Assigned task
In the records below, find the line that contains "BUSINESS OF THE YEAR" and the line that contains "MARKETER OF THE YEAR". Set down exactly those lines and every line between them, and nothing more.

Data for review

********************

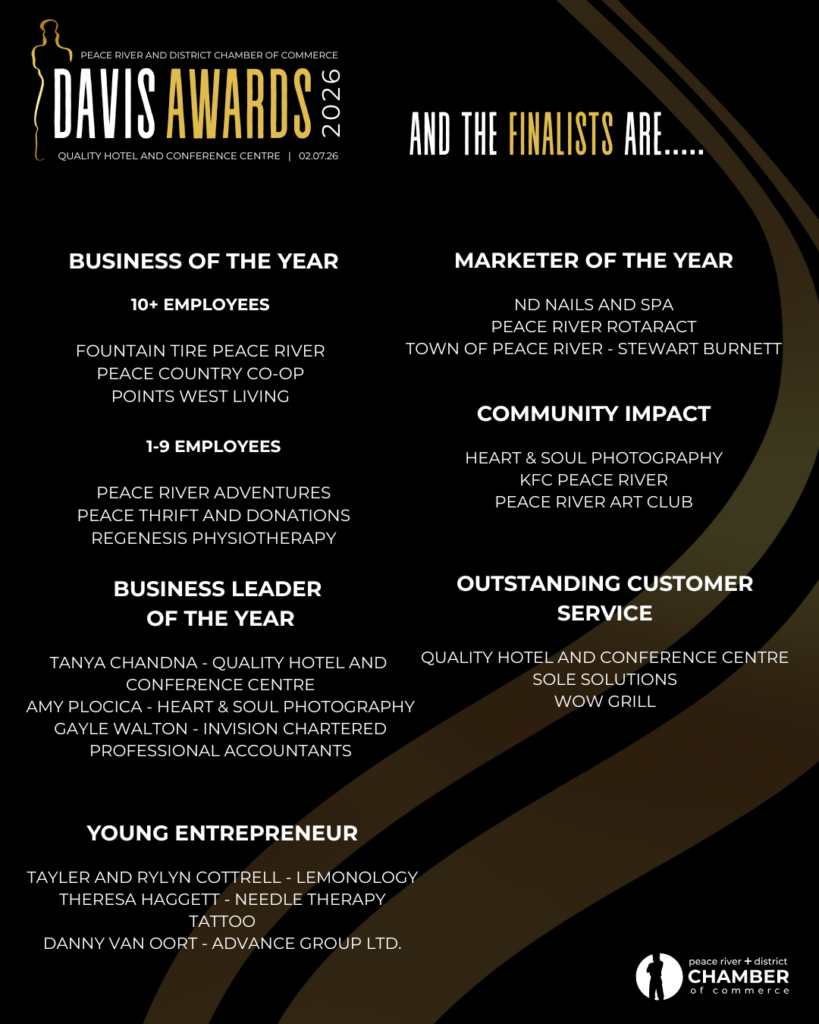 PEACE RIVER AND DISTRICT CHAMBER OF COMMERCE
DAVIS AWARDS 2026
QUALITY HOTEL AND CONFERENCE CENTRE | 02.07.26

AND THE FINALISTS ARE.....

BUSINESS OF THE YEAR

10+ EMPLOYEES

FOUNTAIN TIRE PEACE RIVER
PEACE COUNTRY CO-OP
POINTS WEST LIVING

1-9 EMPLOYEES

PEACE RIVER ADVENTURES
PEACE THRIFT AND DONATIONS
REGENESIS PHYSIOTHERAPY

BUSINESS LEADER OF THE YEAR

TANYA CHANDNA - QUALITY HOTEL AND CONFERENCE CENTRE
AMY PLOCICA - HEART & SOUL PHOTOGRAPHY
GAYLE WALTON - INVISION CHARTERED PROFESSIONAL ACCOUNTANTS

YOUNG ENTREPRENEUR

TAYLER AND RYLYN COTTRELL - LEMONOLOGY
THERESA HAGGETT - NEEDLE THERAPY TATTOO
DANNY VAN OORT - ADVANCE GROUP LTD.

MARKETER OF THE YEAR

ND NAILS AND SPA
PEACE RIVER ROTARACT
TOWN OF PEACE RIVER - STEWART BURNETT

COMMUNITY IMPACT

HEART & SOUL PHOTOGRAPHY
KFC PEACE RIVER
PEACE RIVER ART CLUB

OUTSTANDING CUSTOMER SERVICE

QUALITY HOTEL AND CONFERENCE CENTRE
SOLE SOLUTIONS
WOW GRILL

peace river + district
CHAMBER
of commerce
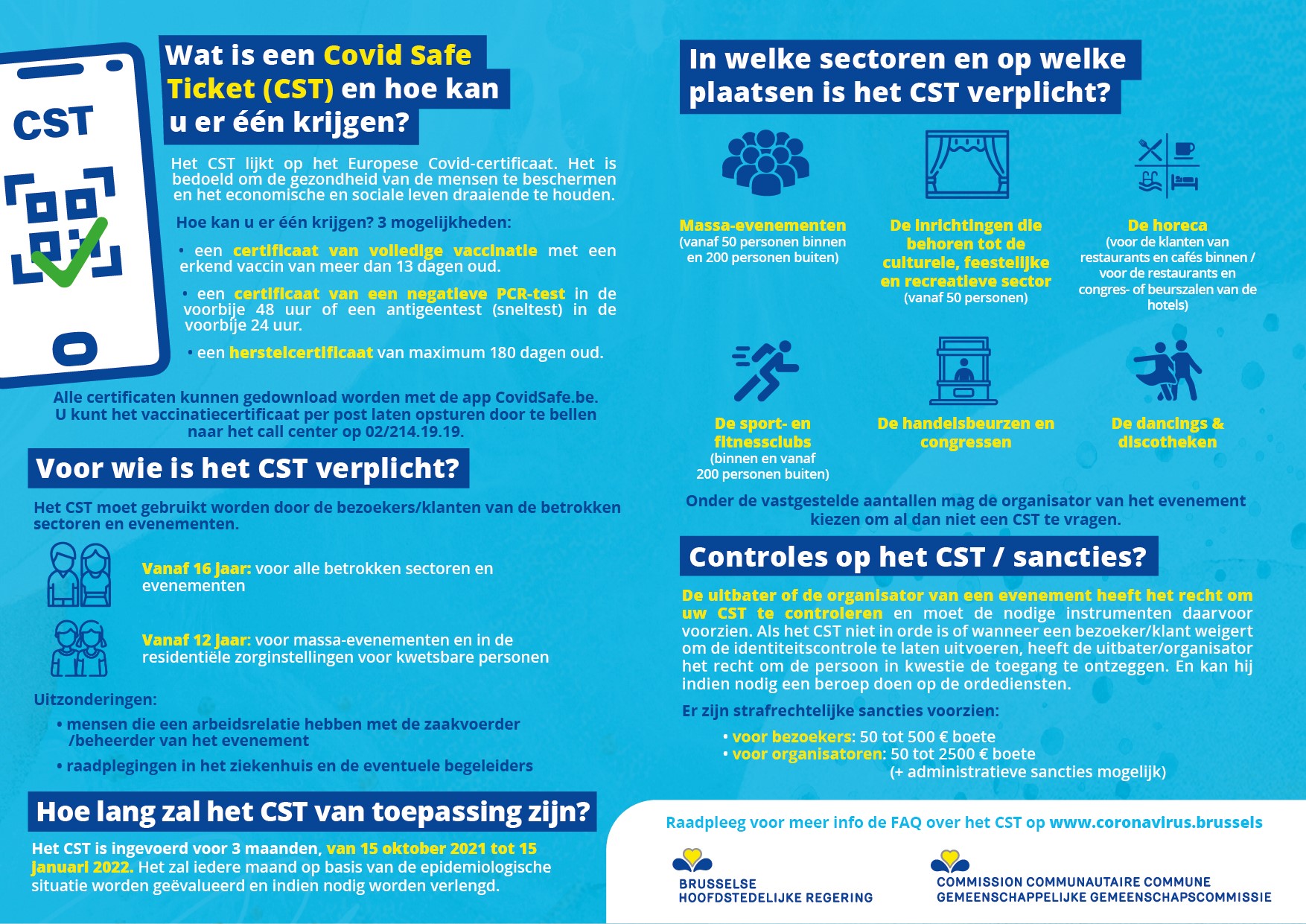 CST

Wat is een Covid Safe Ticket (CST) en hoe kan u er één krijgen?

Het CST lijkt op het Europese Covid-certificaat. Het is bedoeld om de gezondheid van de mensen te beschermen en het economische en sociale leven draaiende te houden.

Hoe kan u er één krijgen? 3 mogelijkheden:

• een certificaat van volledige vaccinatie met een erkend vaccin van meer dan 13 dagen oud.

• een certificaat van een negatieve PCR-test in de voorbije 48 uur of een antigeentest (sneltest) in de voorbije 24 uur.

• een herstelcertificaat van maximum 180 dagen oud.

Alle certificaten kunnen gedownload worden met de app CovidSafe.be. U kunt het vaccinatiecertificaat per post laten opsturen door te bellen naar het call center op 02/214.19.19.

Voor wie is het CST verplicht?

Het CST moet gebruikt worden door de bezoekers/klanten van de betrokken sectoren en evenementen.

Vanaf 16 jaar: voor alle betrokken sectoren en evenementen

Vanaf 12 jaar: voor massa-evenementen en in de residentiële zorginstellingen voor kwetsbare personen

Uitzonderingen:
• mensen die een arbeidsrelatie hebben met de zaakvoerder /beheerder van het evenement
• raadplegingen in het ziekenhuis en de eventuele begeleiders

Hoe lang zal het CST van toepassing zijn?

Het CST is ingevoerd voor 3 maanden, van 15 oktober 2021 tot 15 januari 2022. Het zal iedere maand op basis van de epidemiologische situatie worden geëvalueerd en indien nodig worden verlengd.

In welke sectoren en op welke plaatsen is het CST verplicht?

Massa-evenementen
(vanaf 50 personen binnen en 200 personen buiten)

De inrichtingen die behoren tot de culturele, feestelijke en recreatieve sector
(vanaf 50 personen)

De horeca
(voor de klanten van restaurants en cafés binnen / voor de restaurants en congres- of beurszalen van de hotels)

De sport- en fitnessclubs
(binnen en vanaf 200 personen buiten)

De handelsbeurzen en congressen

De dancings & discotheken

Onder de vastgestelde aantallen mag de organisator van het evenement kiezen om al dan niet een CST te vragen.

Controles op het CST / sancties?

De uitbater of de organisator van een evenement heeft het recht om uw CST te controleren en moet de nodige instrumenten daarvoor voorzien. Als het CST niet in orde is of wanneer een bezoeker/klant weigert om de identiteitscontrole te laten uitvoeren, heeft de uitbater/organisator het recht om de persoon in kwestie de toegang te ontzeggen. En kan hij indien nodig een beroep doen op de ordediensten.

Er zijn strafrechtelijke sancties voorzien:

• voor bezoekers: 50 tot 500 € boete
• voor organisatoren: 50 tot 2500 € boete
(+ administratieve sancties mogelijk)

Raadpleeg voor meer info de FAQ over het CST op www.coronavirus.brussels

BRUSSELSE HOOFDSTEDELIJKE REGERING

COMMISSION COMMUNAUTAIRE COMMUNE
GEMEENSCHAPPELIJKE GEMEENSCHAPSCOMMISSIE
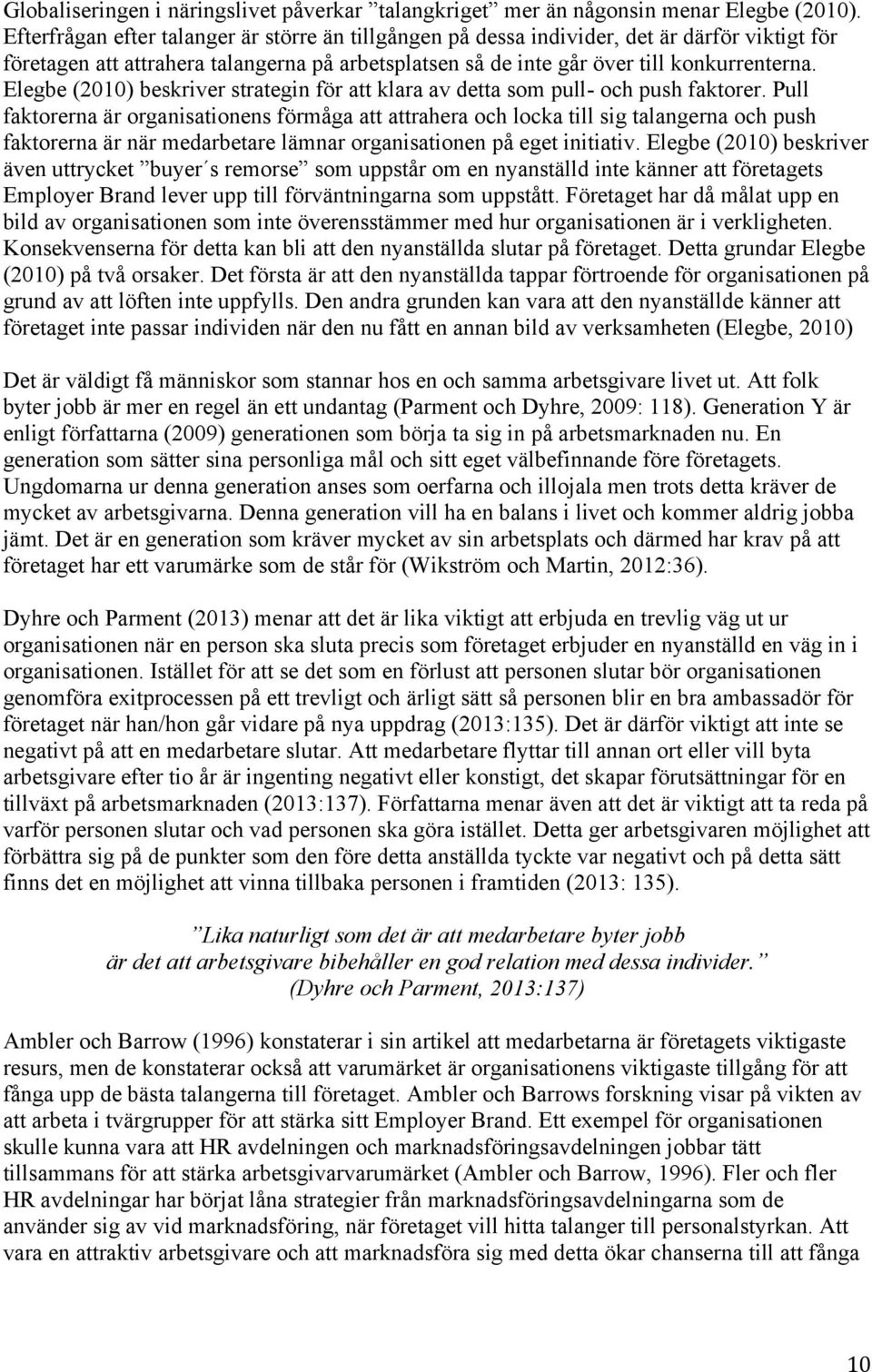 Globaliseringen i näringslivet påverkar ”talangkriget” mer än någonsin menar Elegbe (2010). Efterfrågan efter talanger är större än tillgången på dessa individer, det är därför viktigt för företagen att attrahera talangerna på arbetsplatsen så de inte går över till konkurrenterna. Elegbe (2010) beskriver strategin för att klara av detta som pull- och push faktorer. Pull faktorerna är organisationens förmåga att attrahera och locka till sig talangerna och push faktorerna är när medarbetare lämnar organisationen på eget initiativ. Elegbe (2010) beskriver även uttrycket ”buyer´s remorse” som uppstår om en nyanställd inte känner att företagets Employer Brand lever upp till förväntningarna som uppstått. Företaget har då målat upp en bild av organisationen som inte överensstämmer med hur organisationen är i verkligheten. Konsekvenserna för detta kan bli att den nyanställda slutar på företaget. Detta grundar Elegbe (2010) på två orsaker. Det första är att den nyanställda tappar förtroende för organisationen på grund av att löften inte uppfylls. Den andra grunden kan vara att den nyanställde känner att företaget inte passar individen när den nu fått en annan bild av verksamheten (Elegbe, 2010)

Det är väldigt få människor som stannar hos en och samma arbetsgivare livet ut. Att folk byter jobb är mer en regel än ett undantag (Parment och Dyhre, 2009: 118). Generation Y är enligt författarna (2009) generationen som börja ta sig in på arbetsmarknaden nu. En generation som sätter sina personliga mål och sitt eget välbefinnande före företagets. Ungdomarna ur denna generation anses som oerfarna och illojala men trots detta kräver de mycket av arbetsgivarna. Denna generation vill ha en balans i livet och kommer aldrig jobba jämt. Det är en generation som kräver mycket av sin arbetsplats och därmed har krav på att företaget har ett varumärke som de står för (Wikström och Martin, 2012:36).

Dyhre och Parment (2013) menar att det är lika viktigt att erbjuda en trevlig väg ut ur organisationen när en person ska sluta precis som företaget erbjuder en nyanställd en väg in i organisationen. Istället för att se det som en förlust att personen slutar bör organisationen genomföra exitprocessen på ett trevligt och ärligt sätt så personen blir en bra ambassadör för företaget när han/hon går vidare på nya uppdrag (2013:135). Det är därför viktigt att inte se negativt på att en medarbetare slutar. Att medarbetare flyttar till annan ort eller vill byta arbetsgivare efter tio år är ingenting negativt eller konstigt, det skapar förutsättningar för en tillväxt på arbetsmarknaden (2013:137). Författarna menar även att det är viktigt att ta reda på varför personen slutar och vad personen ska göra istället. Detta ger arbetsgivaren möjlighet att förbättra sig på de punkter som den före detta anställda tyckte var negativt och på detta sätt finns det en möjlighet att vinna tillbaka personen i framtiden (2013: 135).

”Lika naturligt som det är att medarbetare byter jobb
är det att arbetsgivare bibehåller en god relation med dessa individer.”
(Dyhre och Parment, 2013:137)

Ambler och Barrow (1996) konstaterar i sin artikel att medarbetarna är företagets viktigaste resurs, men de konstaterar också att varumärket är organisationens viktigaste tillgång för att fånga upp de bästa talangerna till företaget. Ambler och Barrows forskning visar på vikten av att arbeta i tvärgrupper för att stärka sitt Employer Brand. Ett exempel för organisationen skulle kunna vara att HR avdelningen och marknadsföringsavdelningen jobbar tätt tillsammans för att stärka arbetsgivarvarumärket (Ambler och Barrow, 1996). Fler och fler HR avdelningar har börjat låna strategier från marknadsföringsavdelningarna som de använder sig av vid marknadsföring, när företaget vill hitta talanger till personalstyrkan. Att vara en attraktiv arbetsgivare och att marknadsföra sig med detta ökar chanserna till att fånga

10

********************

Completed task
BUSINESS OF THE YEAR

10+ EMPLOYEES

FOUNTAIN TIRE PEACE RIVER
PEACE COUNTRY CO-OP
POINTS WEST LIVING

1-9 EMPLOYEES

PEACE RIVER ADVENTURES
PEACE THRIFT AND DONATIONS
REGENESIS PHYSIOTHERAPY

BUSINESS LEADER OF THE YEAR

TANYA CHANDNA - QUALITY HOTEL AND CONFERENCE CENTRE
AMY PLOCICA - HEART & SOUL PHOTOGRAPHY
GAYLE WALTON - INVISION CHARTERED PROFESSIONAL ACCOUNTANTS

YOUNG ENTREPRENEUR

TAYLER AND RYLYN COTTRELL - LEMONOLOGY
THERESA HAGGETT - NEEDLE THERAPY TATTOO
DANNY VAN OORT - ADVANCE GROUP LTD.

MARKETER OF THE YEAR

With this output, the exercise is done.